26. A method of diagnosing a mycobacterial disease which comprises incubating a sample which may contain myco- bacteria with mycobacterial species-specific mycobacteriophages which contain reporter genes and transcriptional promoters in their genomes, wherein the reporter genes produce a gene product upon incubation with the mycobacteria for which the mycobacteriophage is specific, and wherein the gene product is detectable.

27. The method according to Claim 26 wherein the mycobacterial disease is tuberculosis.

28. The method according to Claim 26 wherein the mycobacteria is M. tuberculosis.

29. The method according to Claim 26 wherein the mycobacterial species-specific mycobacteriophage is L5, TM4 or DS6A.

30. The method according to Claim 26 wherein the reporter genes are luciferase genes or the β-galactosidase gene.

31. The method according to Claim 30 wherein the luciferase genes are selected from the group consisting of Firefly lux gene, Vibrio fischeri lux genes, Xenorhabdus luminescens lux genes and lacZ genes.

32. The method according to Claim 26 wherein the transcriptional promoter is hsp60 or the L5 gene 62 promoter.

33. The method according to Claim 26 wherein the gene product is photons.

34. The method according to Claim 26 wherein the gene product is made detectable by contacting said gene product with a substrate.

35. The method according to Claim 34 wherein the substrate is luciferin or decanal.

36. The method according to Claim 26 wherein the sample is blood or sputum.

37. A method of assessing drug resistance of a mycobacterial strain which comprises:

(a) incubating a sample which contains a myco- bacterial strain with mycobacterial species-specific mycobacteriophages which contain in their genomes transcriptional promoters and reporter genes which produce gene products;

(b) adding an anti-mycobacterial drug to the incubation; and

(c) detecting whether the gene product is present in the sample, such presence indicating drug resistance of the mycobacterial strain.

38. The method according to Claim 37 wherein the mycobacterial strain is a strain of M. tuberculosis.

39. The method according to Claim 37 wherein the mycobacterial species-specific mycobacteriophage is L5, or TM4 or DS6A.

40. The method according to Claim 37 wherein the reporter genes are luciferase genes or the β-galactosidase.

41. The method according to Claim 40 wherein the luciferase genes are selected from the group consisting of Firefly lux, gene. Vibrio fischeri lux genes, Xenorhabdus luminescens lux genes and lacZ genes.

42. The method according to Claim 37 wherein the gene product is photons.

43. The method according to Claim 37 wherein the transcriptional promoter is hsp60 or the L5 gene 62 promoter.

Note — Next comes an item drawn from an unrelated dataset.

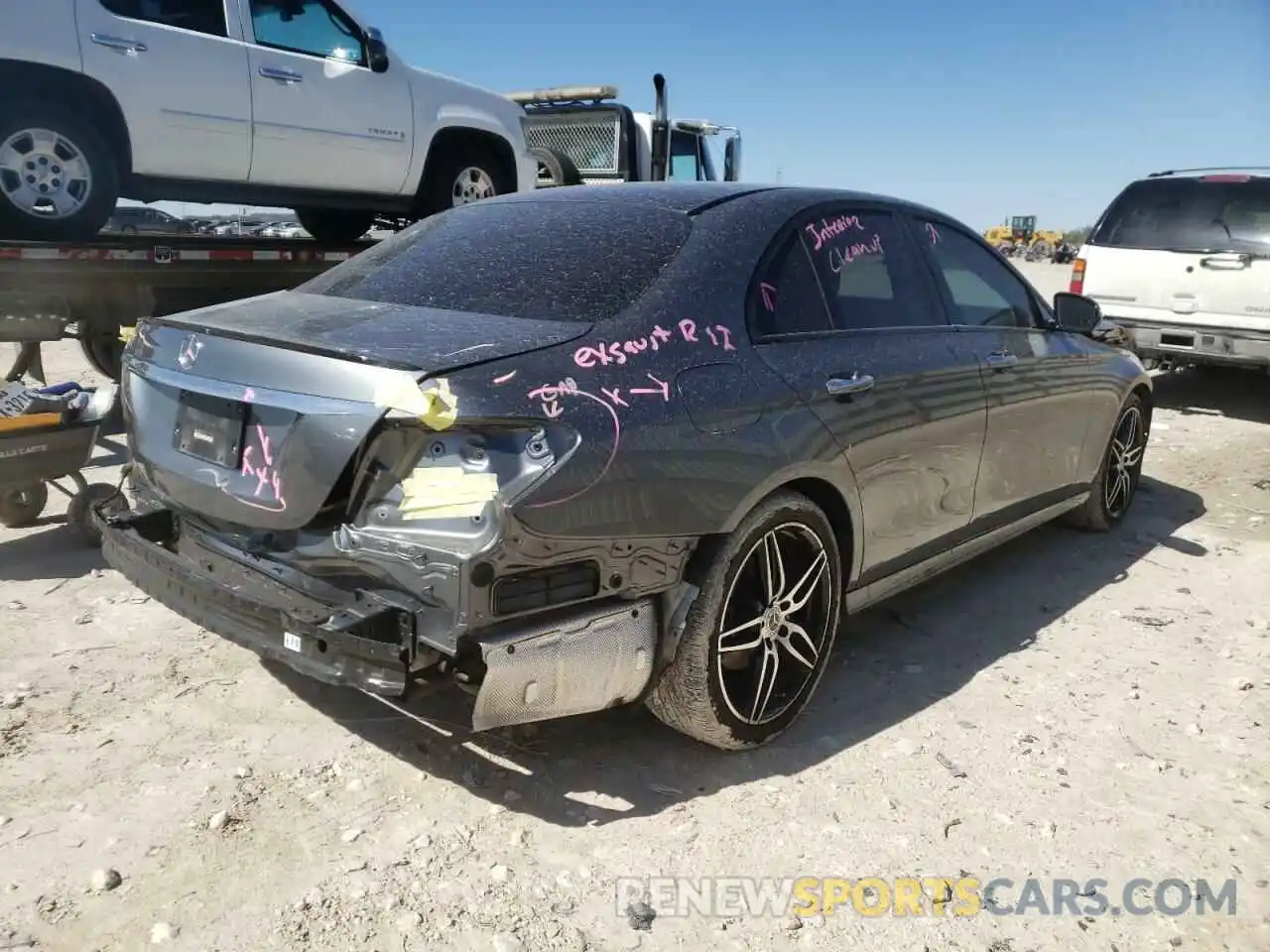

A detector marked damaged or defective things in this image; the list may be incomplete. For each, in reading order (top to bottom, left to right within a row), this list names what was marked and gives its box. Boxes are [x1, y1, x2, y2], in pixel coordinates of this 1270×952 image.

damaged dark gray sedan [98, 182, 1153, 751]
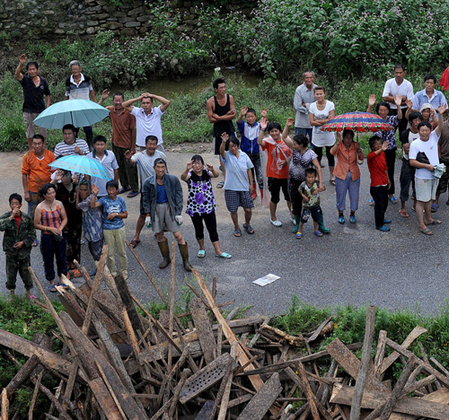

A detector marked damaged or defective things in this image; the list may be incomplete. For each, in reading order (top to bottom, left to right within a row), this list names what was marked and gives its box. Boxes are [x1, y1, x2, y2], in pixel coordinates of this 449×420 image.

broken wooden plank [236, 372, 282, 418]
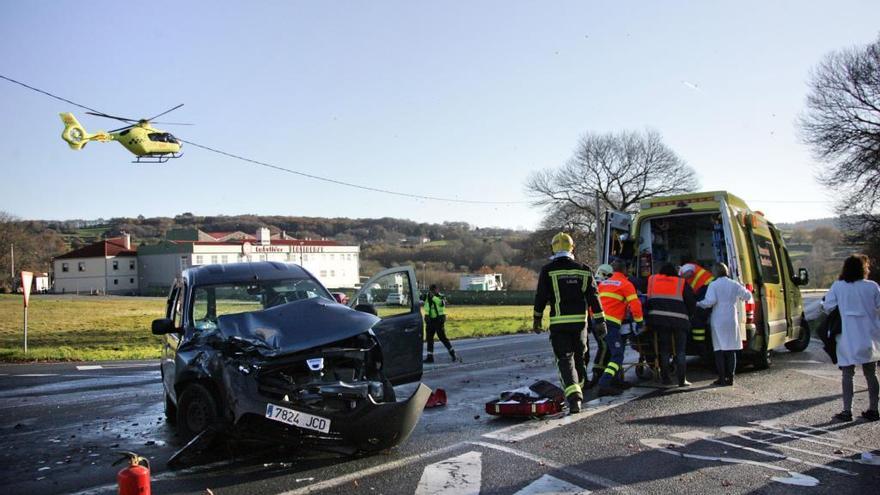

44. The method according to Claim 37 wherein the anti-mycobacterial drug is selected from the group consisting of streptomycin, isoniazid, ethambutol, rifampicin, ciproflo- xacin, novobiocin and cyanide.

45. The method according to Claim 37 wherein the gene product is made detectable by contacting said gene product with a substrate.

46. The method according to Claim 45 wherein the substrate is luciferin or decanal.

47. The method according to Claim 37 wherein the sample is blood or sputum.